A teacher who came out as a transgender man at a Catholic high school in San Francisco has been allowed to keep his job by the order of the nuns that runs the school.

An order of the Sisters of Mercy announced its support for Gabriel Bodenheimer, the San Francisco Chronicle reported (http://bit.ly/1T9VnfX ).

"This is significant for us; we did not take this lightly," said Sister Laura Reicks, president of the 16-state region of the Sisters of Mercy West Midwest Community. "We feel because of our values, the choice was this, but that didn't mean it was easy."

Supporting the dignity of each person — regardless of race, religion, sexual orientation or gender identification — aligned with the order's values, Reicks said Wednesday.

The decision reflects policy within the West Midwest Community, which sponsors or co-sponsors six high schools.
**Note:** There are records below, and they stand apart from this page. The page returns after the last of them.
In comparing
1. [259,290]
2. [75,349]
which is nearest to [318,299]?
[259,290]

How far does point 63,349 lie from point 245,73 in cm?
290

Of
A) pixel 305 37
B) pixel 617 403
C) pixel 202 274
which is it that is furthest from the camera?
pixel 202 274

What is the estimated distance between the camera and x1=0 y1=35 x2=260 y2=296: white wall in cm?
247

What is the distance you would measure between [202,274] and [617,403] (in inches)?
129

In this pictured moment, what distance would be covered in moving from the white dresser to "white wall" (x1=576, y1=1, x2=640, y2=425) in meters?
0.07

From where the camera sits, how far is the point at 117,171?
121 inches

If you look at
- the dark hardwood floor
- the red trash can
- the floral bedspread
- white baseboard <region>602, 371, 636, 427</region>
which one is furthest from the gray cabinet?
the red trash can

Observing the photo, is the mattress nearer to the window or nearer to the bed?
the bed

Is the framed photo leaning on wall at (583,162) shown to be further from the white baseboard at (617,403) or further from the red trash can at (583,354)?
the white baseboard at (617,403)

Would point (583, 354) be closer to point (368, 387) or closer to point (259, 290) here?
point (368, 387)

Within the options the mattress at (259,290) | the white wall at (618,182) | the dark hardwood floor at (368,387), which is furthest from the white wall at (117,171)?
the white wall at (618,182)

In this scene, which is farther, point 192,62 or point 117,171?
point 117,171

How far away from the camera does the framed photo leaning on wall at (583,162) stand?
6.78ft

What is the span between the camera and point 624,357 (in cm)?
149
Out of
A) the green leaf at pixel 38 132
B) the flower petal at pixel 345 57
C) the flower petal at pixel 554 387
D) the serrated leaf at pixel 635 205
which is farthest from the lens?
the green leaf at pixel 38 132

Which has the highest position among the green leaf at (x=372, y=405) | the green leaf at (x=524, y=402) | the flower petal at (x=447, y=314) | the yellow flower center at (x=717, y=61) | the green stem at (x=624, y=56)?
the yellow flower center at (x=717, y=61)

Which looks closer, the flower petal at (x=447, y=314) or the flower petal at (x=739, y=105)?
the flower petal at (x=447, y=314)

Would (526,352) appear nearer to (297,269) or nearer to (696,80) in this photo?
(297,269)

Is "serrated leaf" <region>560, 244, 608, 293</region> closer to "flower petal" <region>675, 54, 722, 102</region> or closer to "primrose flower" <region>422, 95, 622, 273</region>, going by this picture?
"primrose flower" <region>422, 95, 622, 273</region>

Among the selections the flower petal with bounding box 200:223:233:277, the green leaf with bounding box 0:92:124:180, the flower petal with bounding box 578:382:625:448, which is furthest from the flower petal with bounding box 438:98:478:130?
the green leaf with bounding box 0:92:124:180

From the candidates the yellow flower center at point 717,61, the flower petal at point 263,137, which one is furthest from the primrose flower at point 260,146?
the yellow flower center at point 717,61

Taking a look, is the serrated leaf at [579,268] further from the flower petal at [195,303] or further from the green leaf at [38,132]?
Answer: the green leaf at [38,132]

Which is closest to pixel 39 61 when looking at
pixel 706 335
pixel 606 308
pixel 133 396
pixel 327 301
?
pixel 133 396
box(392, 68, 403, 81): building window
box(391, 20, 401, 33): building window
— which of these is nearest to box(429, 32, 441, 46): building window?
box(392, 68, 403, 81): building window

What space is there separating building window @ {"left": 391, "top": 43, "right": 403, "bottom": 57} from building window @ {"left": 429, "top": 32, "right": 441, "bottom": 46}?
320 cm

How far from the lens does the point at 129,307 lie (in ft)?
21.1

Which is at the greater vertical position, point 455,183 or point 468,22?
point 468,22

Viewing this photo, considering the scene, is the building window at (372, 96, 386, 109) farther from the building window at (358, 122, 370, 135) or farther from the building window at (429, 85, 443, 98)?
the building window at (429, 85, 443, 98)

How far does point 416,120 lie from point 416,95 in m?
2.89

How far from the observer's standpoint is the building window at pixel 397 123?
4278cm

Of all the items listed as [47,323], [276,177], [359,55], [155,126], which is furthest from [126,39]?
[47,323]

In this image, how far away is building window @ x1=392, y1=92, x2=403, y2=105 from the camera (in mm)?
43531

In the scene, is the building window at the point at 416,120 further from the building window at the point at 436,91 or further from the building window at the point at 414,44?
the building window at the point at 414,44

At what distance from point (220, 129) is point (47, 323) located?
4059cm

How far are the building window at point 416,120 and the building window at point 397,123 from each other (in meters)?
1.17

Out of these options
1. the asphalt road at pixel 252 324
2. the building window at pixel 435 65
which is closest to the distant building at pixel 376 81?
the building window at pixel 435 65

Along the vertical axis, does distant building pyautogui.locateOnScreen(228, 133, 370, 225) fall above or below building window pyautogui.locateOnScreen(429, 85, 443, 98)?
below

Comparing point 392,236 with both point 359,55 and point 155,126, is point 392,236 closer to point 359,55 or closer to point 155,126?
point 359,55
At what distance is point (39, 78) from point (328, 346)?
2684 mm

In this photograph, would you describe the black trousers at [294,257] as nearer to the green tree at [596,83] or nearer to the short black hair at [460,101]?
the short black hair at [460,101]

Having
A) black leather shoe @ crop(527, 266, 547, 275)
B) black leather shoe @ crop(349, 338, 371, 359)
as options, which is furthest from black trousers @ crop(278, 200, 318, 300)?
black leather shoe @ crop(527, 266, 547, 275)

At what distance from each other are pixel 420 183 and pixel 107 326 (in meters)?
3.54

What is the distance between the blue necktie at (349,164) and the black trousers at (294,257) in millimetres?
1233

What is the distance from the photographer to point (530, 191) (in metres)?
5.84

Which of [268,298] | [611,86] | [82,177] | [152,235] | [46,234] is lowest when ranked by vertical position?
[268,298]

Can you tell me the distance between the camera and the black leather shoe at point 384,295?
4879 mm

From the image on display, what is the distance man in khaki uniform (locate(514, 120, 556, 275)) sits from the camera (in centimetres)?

It comes amid a growing national debate on transgender rights, including access to gender-specific facilities such as bathrooms and locker rooms.

On Friday, the Obama administration issued a directive telling public schools that they must allow transgender students to use bathrooms and locker rooms consistent with their gender identity.

While there is no official Catholic policy or doctrine regarding transgender people, church leaders, including Pope Benedict, have addressed the issue, noting God created males and females and that anatomy defines identity.

San Francisco Archbishop Salvatore Cordileone neither condemned nor fully endorsed the sisters' decision.

"Often in such situations a balance must be struck in a way that distinct values are upheld, such as mercy and truth, or institutional integrity and respect for personal decisions affecting one's life," he said in a statement. He emphasized that such decisions should be made on a case-by-case basis, "allowing for prudential judgment."

Bodenheimer had been teaching English at Mercy High School, a college preparatory school for girls, for four years before he came out as transgender.

"It was very important to speak, and name myself, and not be silent," he said. "The response I got was tremendously positive."

The school's board chairwoman says there have been no complaints from the school community so far.